Ah, but today's rant is not just another populist diatribe against American economic elites. For you and I are not just politically complicit in the mess we now find ourselves in, but we own a great deal of the economic blame too. Now before you think I have drunk the Libertarian Kool Aid, let me explain. In 1973, the year we suffered through OPEC choking off the supply of gasoline to the United States, and while we were watching the televised Congressional Watergate hearings, something very important began to happen to middle class America. That was the year that our real income stopped growing. From that year, right up to today, the value of our wages and salaries has not increased. . . at all. Oh yeah, that was also the last year that top corporate salaries and bonuses averaged from ten to twenty times higher than ours. Today, while we have not seen any real economic growth in our families, the moguls of Wall Street now make hundreds of times our annual pay. Can anyone say billionaire?
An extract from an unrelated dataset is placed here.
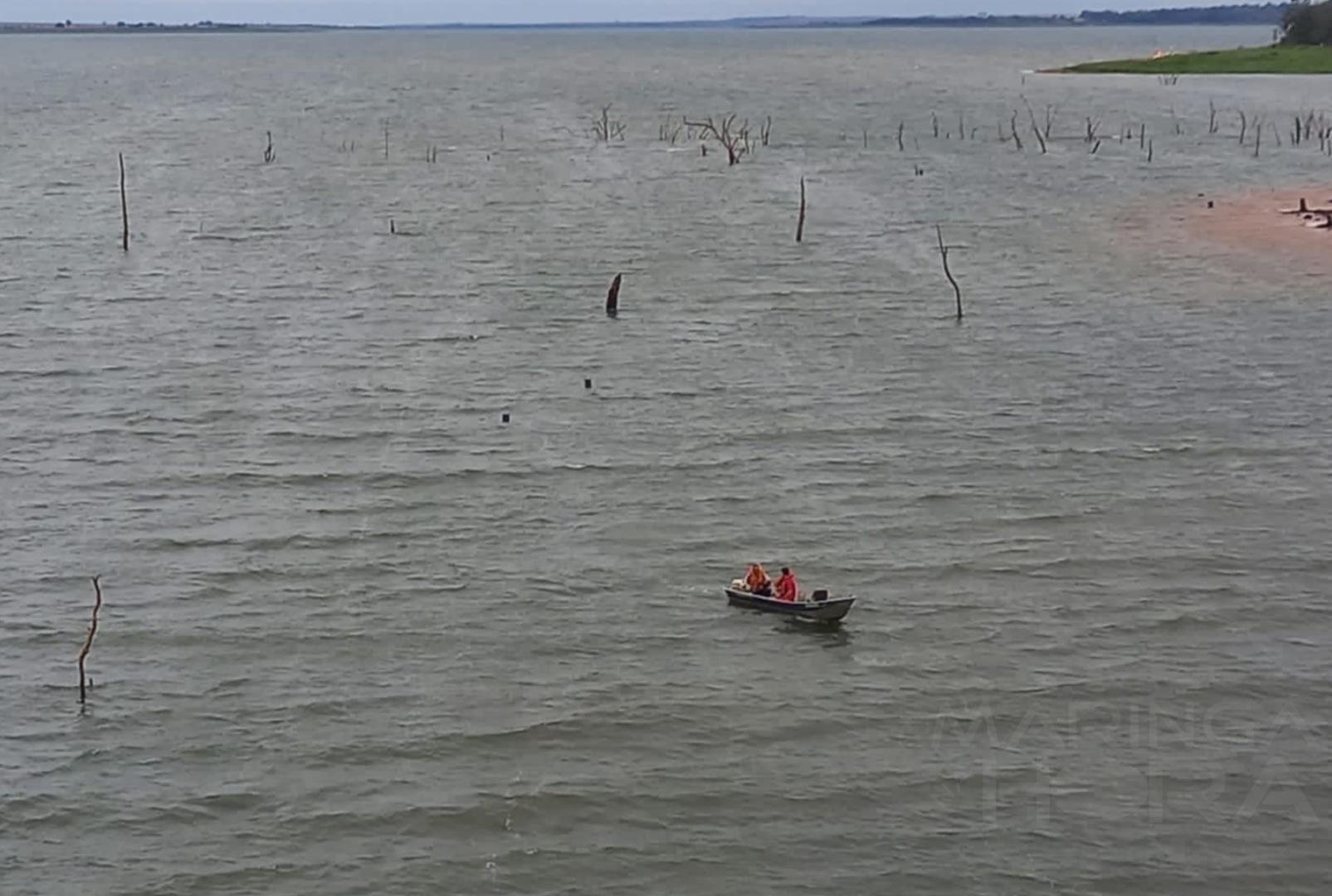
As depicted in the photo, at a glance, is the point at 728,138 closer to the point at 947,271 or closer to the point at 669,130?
the point at 669,130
From 1945 to 1973, thanks to a combination of industrial, rather than financial growth, robust government regulations, a real graduated income tax system, the collective bargaining power of organized labor, and a willingness on the part of the American people to pay their way, we all got wealthier. So what the heck happened? Beyond neglecting our basic constitutional duties to both send qualified representatives into government, and then monitoring their behavior while in office, we began to substitute personal debt for real income. One can make a pretty good argument that American consumers would have paid more attention to the stagnation of the middle class, at the hands of the latter day robber barons on Wall Street, had we not been able to convert our homes into ATM machines. But every time we re-financed our mortgages, or took out a second to buy a boat, a car, or that custom pool in the back yard, a personal choice was made to assume more debt. No matter how enticing the combination of Wall Street and Madison Avenue made things look, in the end we all were to blame for the great housing bubble. To put it simply, there would have been no bundled mortgage securities and no credit default swaps if we had been more prudent and less greedy.
But once the bubble burst, the latter day populists, like the Tea Partiers, began to build their constituencies by blaming the evil triumvirate of Big Banks, Wall Street and Washington. The economic conspiracy theory goes as follows: Americans were tricked into buying sub-prime loans to get into homes they could not afford. Then, they were wooed by consumer advertisements to chase a standard of living they could not afford. At best, this is about a half truth. To be sure, predatory lenders were out there and they were aggressively marketing their voodoo lending packages. But it was always our choice to assume any unwise risk. All the truth in lending laws mean nothing if consumers were so desperate to buy into a materialistic version of the "Good Life," that they did not read the contracts they were about to sign. Certainly, shame on the banks and our political leaders for creating this mess, but shame too on us for blindly going along like so many brainless lemmings.
Imagine where we might be today if we hadn't borrowed to sustain our life styles, but only spent what we were making. Do you think that we would have stood idly by while a few of us amassed trillions of dollars in speculative wealth? By 1980 we would have seen that we were actually falling behind economically and the rush to deregulate the financial industry might instead have been a rush to more fairly distribute the great wealth of our country. Meanwhile the fat cats are laughing all the way to their "too big to fail" bank. For while our wages went down over the last forty years, our economic productivity went up. So let me see. . . if I was actually making less, but I was ever more productive, then where did all that wealth go that I created? See, I knew you would get it.